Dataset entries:
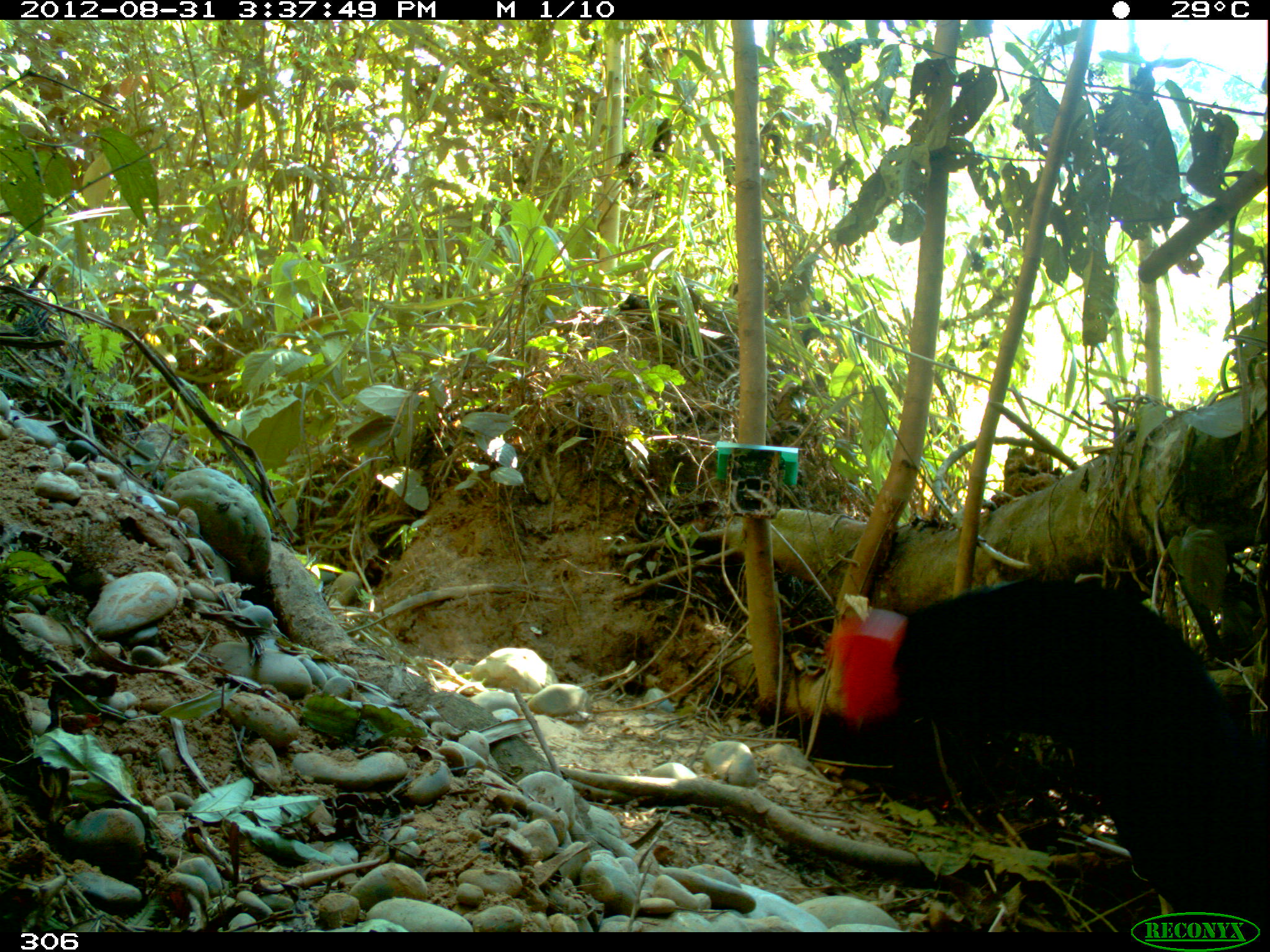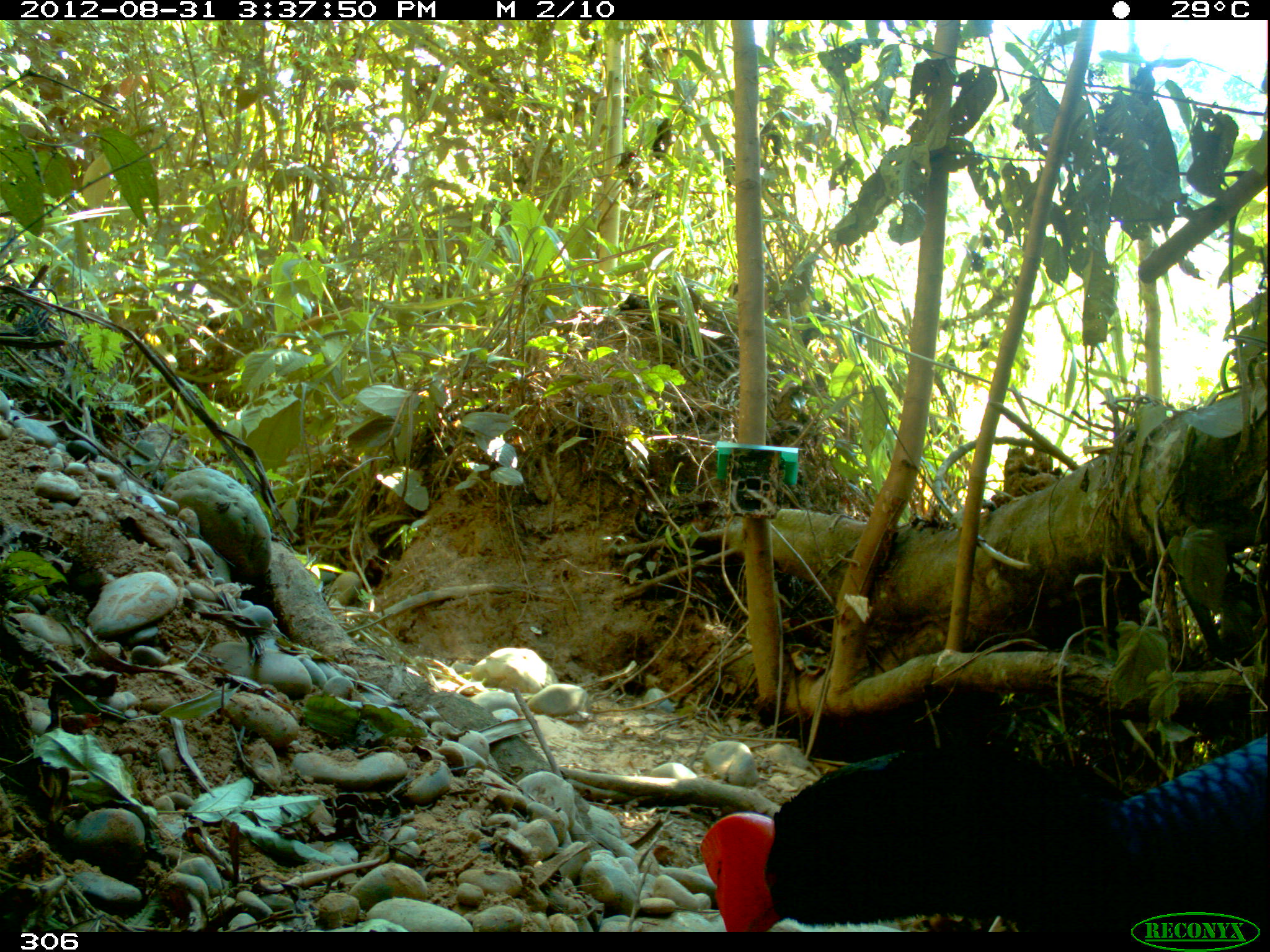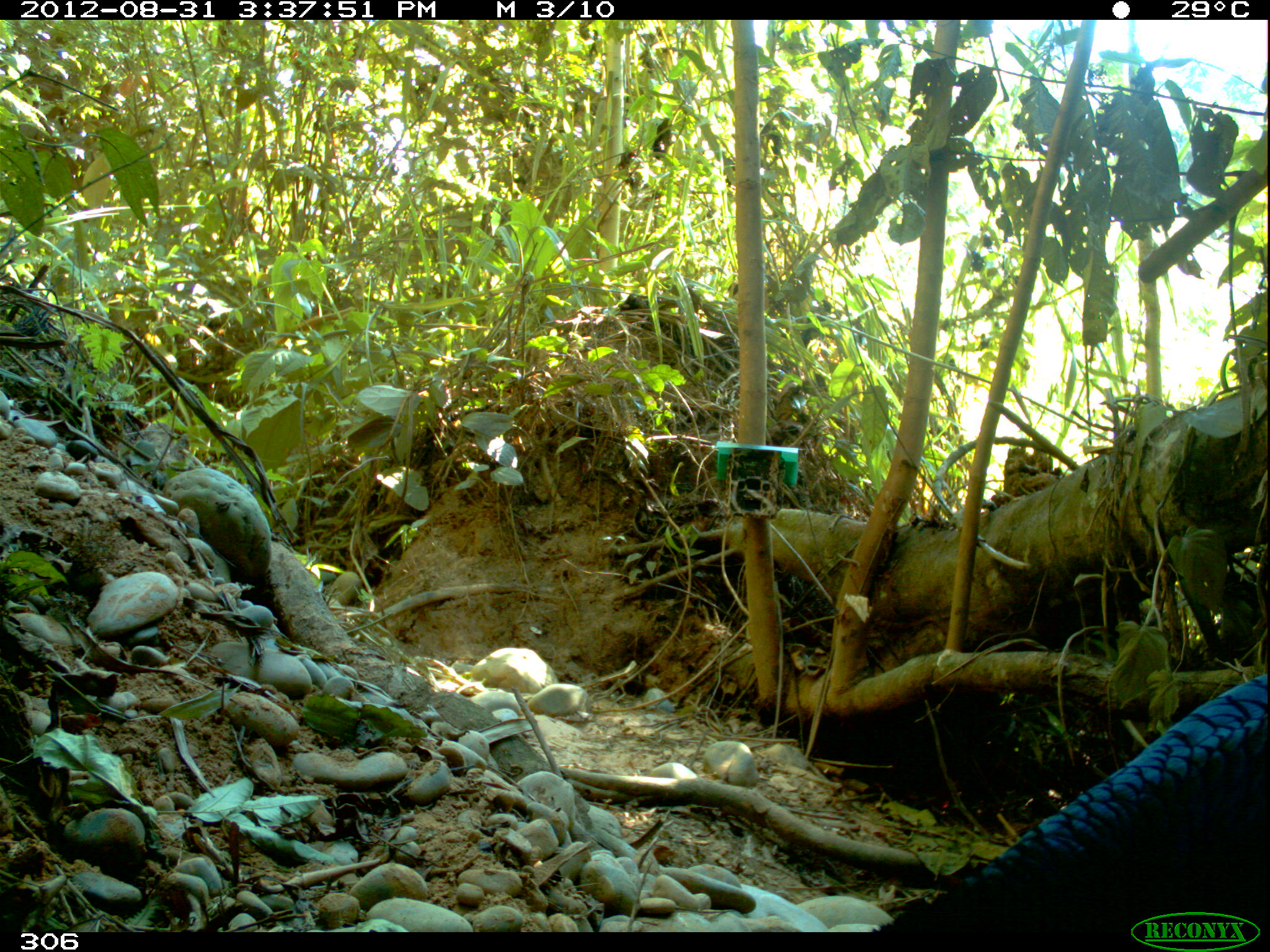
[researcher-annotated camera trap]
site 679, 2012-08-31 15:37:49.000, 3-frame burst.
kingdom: Animalia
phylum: Chordata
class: Aves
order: Galliformes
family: Cracidae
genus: Mitu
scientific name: Mitu tuberosum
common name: razor-billed curassow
Mitu tuberosum (razor-billed curassow).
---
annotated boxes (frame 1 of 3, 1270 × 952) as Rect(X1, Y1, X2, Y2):
mitu tuberosum: Rect(782, 572, 1270, 932)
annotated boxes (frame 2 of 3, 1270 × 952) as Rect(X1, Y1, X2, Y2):
mitu tuberosum: Rect(699, 734, 1270, 932)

Aim of the task
Only the lines from the one containing "scientific name: Mitu tuberosum" through the last line above belong in your answer. Retype them exactly.

Response
scientific name: Mitu tuberosum
common name: razor-billed curassow
Mitu tuberosum (razor-billed curassow).
---
annotated boxes (frame 1 of 3, 1270 × 952) as Rect(X1, Y1, X2, Y2):
mitu tuberosum: Rect(782, 572, 1270, 932)
annotated boxes (frame 2 of 3, 1270 × 952) as Rect(X1, Y1, X2, Y2):
mitu tuberosum: Rect(699, 734, 1270, 932)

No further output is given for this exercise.